Alors bien sûr, on n’est pas obligé d’aimer Thoreau pour venir dans la cabane. On essaie parfois d’être plus ouvert que lui. Mais écrire dans un endroit comme la cabane, dans le sous-bois d’un parc à la beauté impressionnante comme l’est celui de l’abbaye, cela peut être véritablement une source d’inspiration. On peut à la fois s’y sentir totalement à l’abri de l’agitation et de la vanité du monde et rencontrer des gens. Un lieu comme celui-là permet d’être disponible et attentif à soi-même et donc à la nature et aux autres, choses qui ne nous sont guère accessibles dans notre monde saturé de sollicitations où au final nous ne parvenons plus à fixer notre attention plus de quelques minutes sur un objet, un peu comme des enfants de maternelle, mais la fraîcheur et la beauté poétique en moins.

 

Normandie Livre & Lecture porte une mission sur l’écologie du livre pour imaginer une filière du livre qui soit sociale, durable et solidaire. Est-ce que cette cabane de résidence est pour vous un geste écologique (social, solidaire, durable) ?

Oui, ça l’est sans doute mais ce n’était pas un credo à l’origine. Il était important pour moi de trouver un mode de construction accessible et peu coûteux qui puisse être reproduit. Nous vivons encore dans un monde de gaspillage inouï. Nous nous épuisons à produire des richesses que nous détruisons l’instant d’après. Cette folie vide nos vies de sens et d’empathie.
# # # # # # #
### Consigne 1
Selon l'entretien sur la cabane de résidence, quel mode de construction était-il important de trouver ?
### Consigne 2
Poursuivez l'entretien sur la cabane de résidence après sa dernière phrase.

### Données fournies
# # # # # # #
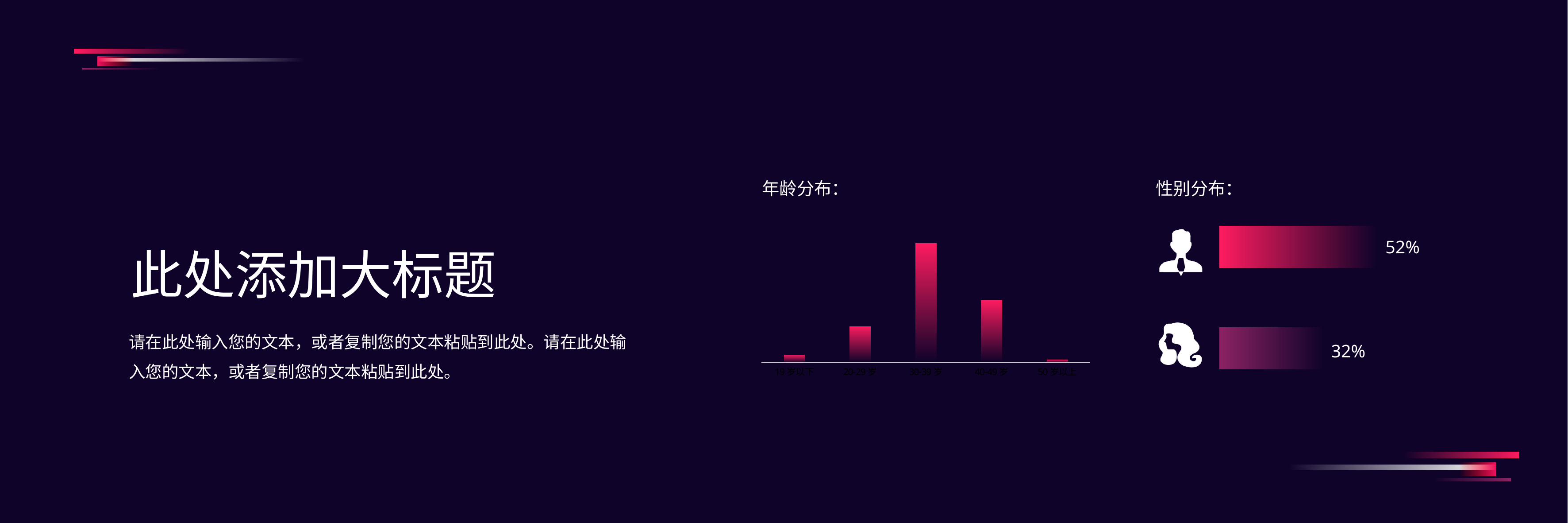
In the 年龄分布 chart, which bar is taller: 30-39 岁 or 40-49 岁? 30-39 岁 In the 年龄分布 chart, which age group has the lowest bar? 50 岁以上 In the 年龄分布 chart, which age group has the highest bar? 30-39 岁 What is the title of the bar chart on the slide? 年龄分布 In the 性别分布 graphic, what is the difference between the male and female percentages? 20% In the 性别分布 graphic, what percentage is shown for the male figure? 52% In the 年龄分布 chart, which bar is taller: 20-29 岁 or 40-49 岁? 40-49 岁 In the 性别分布 graphic, what percentage is shown for the female figure? 32% How many age categories are shown in the 年龄分布 chart? 5 In the 性别分布 graphic, which is larger: the male percentage or the female percentage? male (52%) What kind of chart is the 年龄分布 chart? bar chart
# # # # # # #
### Réponse rédigée 1
Un mode de construction accessible et peu coûteux qui puisse être reproduit.

### Réponse rédigée 2
L’accumulation ne produit que du déchet et de la frustration et, au final, de la laideur morale. Cette cabane est avant tout un acte esthétique et éthique, deux choses qu’en tant que créateurs nous ne pouvons pas disjoindre. Les créateurs sont des chercheurs de formes (esthétique) mais ces formes doivent être habitables au sens large (se loger mais aussi habiter en pensées, sensuellement, politiquement, etc.). Créer une forme habitable (par la lecture ou pour dormir au chaud) est donc aussi un acte éthique. L’aspect geste écologique est donc le résultat heureux de cette recherche, c’est une étape sur le chemin de l’émancipation.

Les préoccupations écologiques sont à la fois logiques et nécessaires si nous voulons échapper au suicide collectif dans lequel nous continuons à nous complaire le sourire aux lèvres mais nous n’y arriverons pas si elles ne reposent que sur l’argument raisonnable. Comme le fumeur, nous savons désormais que consommer tue. Plus personne ne peut l’ignorer et pourtant nous continuons à acheter des smartphones hors de prix et inutiles et à laisser le moteur de la voiture allumé quand nous attendons nos gosses à la sortie de l’école. L’être humain est doué de raison mais il n’est pas raisonnable (je fais du Thoreau, déformation…). L’acte écologique ne peut malheureusement pas être une fin en soi, sinon nous ne ferons jamais l’effort suffisant pour l’atteindre. Il doit passer par l’acte créateur qui est un cheminement vers un horizon élargi. Les toilettes sèches ne sont qu’un moment du processus.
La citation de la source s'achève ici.